• Work request: Repeat every line of the data exactly; the pictures stay out.

• Records shown:
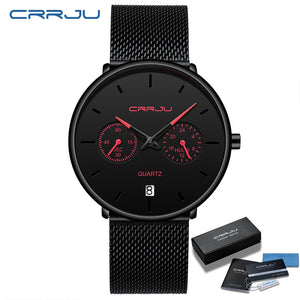 Mens Watches CRRJU Full Steel Casual Waterproof Watch for Man Sport Quartz Watch Men&#39;s Dress Calendar Watch Relogio Masculino - DreamWeaversStore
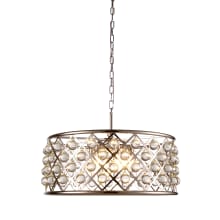 Madison 6 Light 25" Wide Crystal Drum Chandelier with Clear Royal Cut Crystals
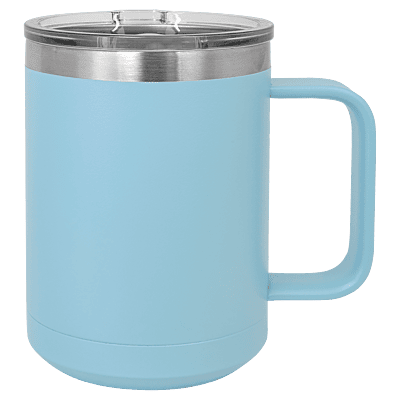 Light Blue Polar Camel 15 oz. Coffee Mug with Slider Lid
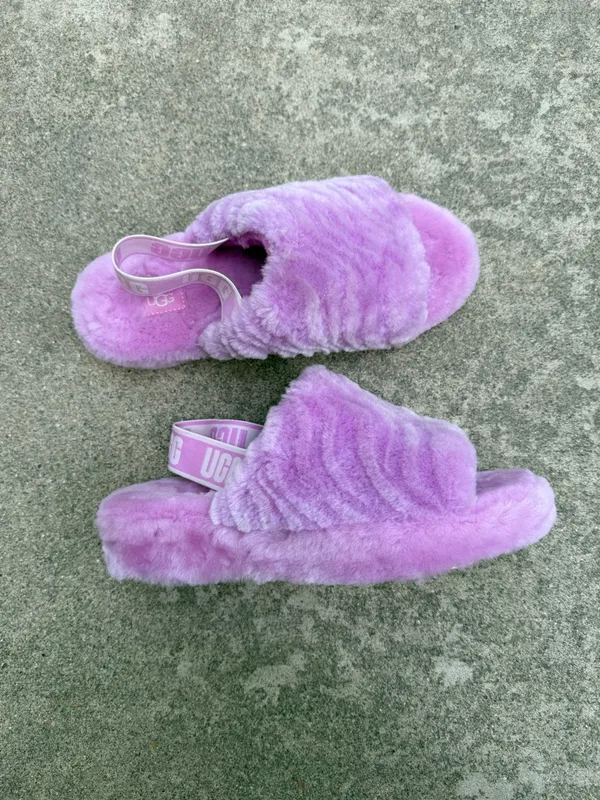 UGG Fluff Yeah Slipper Slide With Strap Pink Purple Size 9 - Image 2
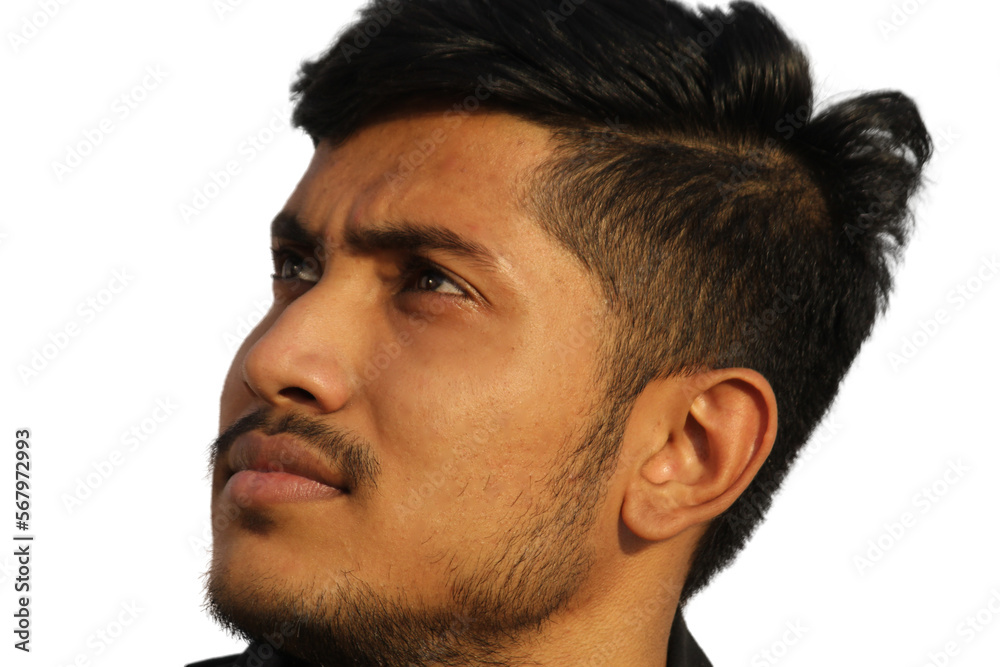Obraz premium Indian young man looking up, side face view portrait on isolated transparent background.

• Answer for this exercise:
 Mens Watches CRRJU Full Steel Casual Waterproof Watch for Man Sport Quartz Watch Men&#39;s Dress Calendar Watch Relogio Masculino - DreamWeaversStore
 Madison 6 Light 25" Wide Crystal Drum Chandelier with Clear Royal Cut Crystals
 Light Blue Polar Camel 15 oz. Coffee Mug with Slider Lid
 UGG Fluff Yeah Slipper Slide With Strap Pink Purple Size 9 - Image 2
Obraz premium Indian young man looking up, side face view portrait on isolated transparent background.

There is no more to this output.